Izabella is 10.  She has a vast imagination with dreams to do so many great things.  She is a creator.  She is an artist.  She has dreams to be a scientist, an entrepreneur, an animator, and a writer.  Her latest creations are hand-painted carved foam desserts that I now use as a focal point to prepare for the birth of my own dreams.  I am constantly witnessing her mind at work and the little girl within me becomes inspired once again.  Yesterday, my a-ha moment was ever so clear;  I, the parent, am inspired by her.  She reminds me of the importance of continuing to create and work harder to reach my dreams.

So….I am back at work hashing out recipes for my book.  It is a slow process but will be interesting, frustrating, and fun!  Here is a small taste of what is to come…

 

IMG_2112     Buckwheat Pancake and Cinnamon Fried Egg Stack with Bourbon Maple Syrup

     “The Sundays without our Furr’s visits were the Sundays that fell opposite payday.  Weekend breakfast at home was one of my favorite memories.  Although we seldom sat together at the dining room table because half of us were either sleeping in or not speaking to one another, neither of which stopped my dad from making breakfast.

He had quite the talent for cooking.  He had taken a second job as a cook at a small café outside of town called Nona’s.  It was right off the interstate and easy for truckers to stop in for a hot cup of coffee and my dad’s delicious pancakes.  There is something about walking into a dive café that triggers my hunger.  A combination of café sounds and sights; the clanking of off-white colored cafe dishes, diners’ conversations and plumes of smoke from their cigarettes, the smells of maple syrup and coffee lingering in the air and that token waitress with an awesome beehive hairdo.  Nona’s had it all.   Those café sounds and smells became a solid reason as to why I enjoyed breakfast so much.
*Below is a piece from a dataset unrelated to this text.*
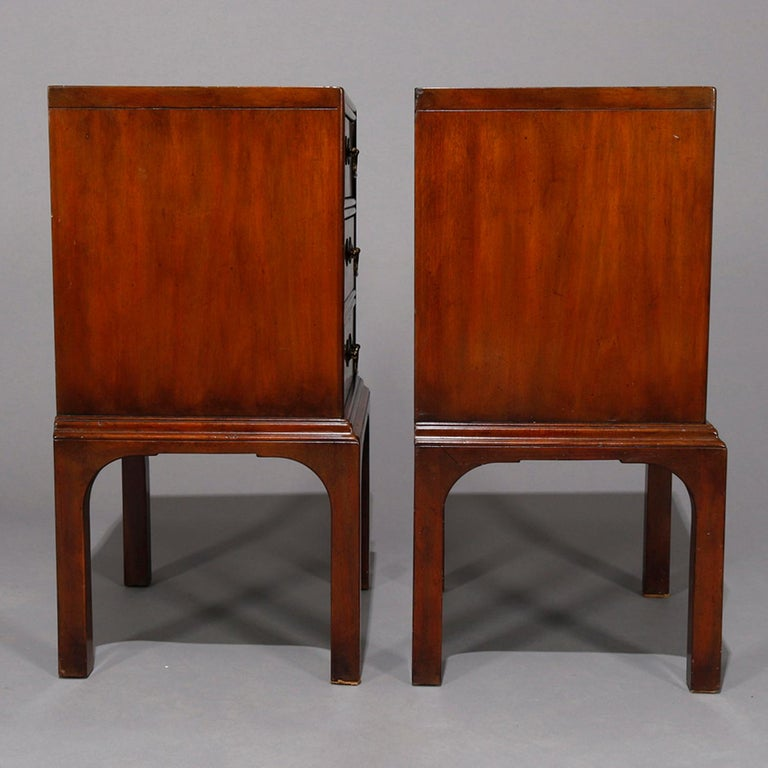 Pair of Vintage Mahogany Kittinger Chinese Chippendale Stands, circa 1950 For Sale 1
My dad often took on those familiar smells of coffee, fried eggs, syrup, pepper, cigarette smoke but with the addition of Budweiser.  I could smell him from the hallway as I walked into the kitchen yawning, sleepy-eyed with uncombed hair.  There he stood making pancakes.  There was definitely an art to making those yummy fluffy slabs of warmth.  He would slowly pour a stream of batter into a black skillet that was the perfect temperature.  I would stand on my tip-toes to peek into the pan and watch bubbles pop up to the surface of the batter.  Once he flipped the pancake to the other side, it began to take on a beautiful caramel color and an aroma sent from heaven.   In a smaller fry pan on the burner next to the skillet, were two eggs frying to over medium.  He would place a pancake onto his plate, then a fried egg, then another pancake, followed by the second egg on top of the stack.  After drizzling maple syrup over the top, he would then cut into the stack as if it were one of Nona’s pies.  The yolk would ooze out and mix in with the syrup; the bright rich color of yellow marbleizing with the sweet maple shade of bourbon.  Watching those two slowly collide gave warmth over my body as though I were a cat sitting in the morning sunlight.  Looking back, I find it interesting that I understood and appreciated all of these elements at such a young age.  After all, it was a beautiful thing to see.  It was culinary genius.”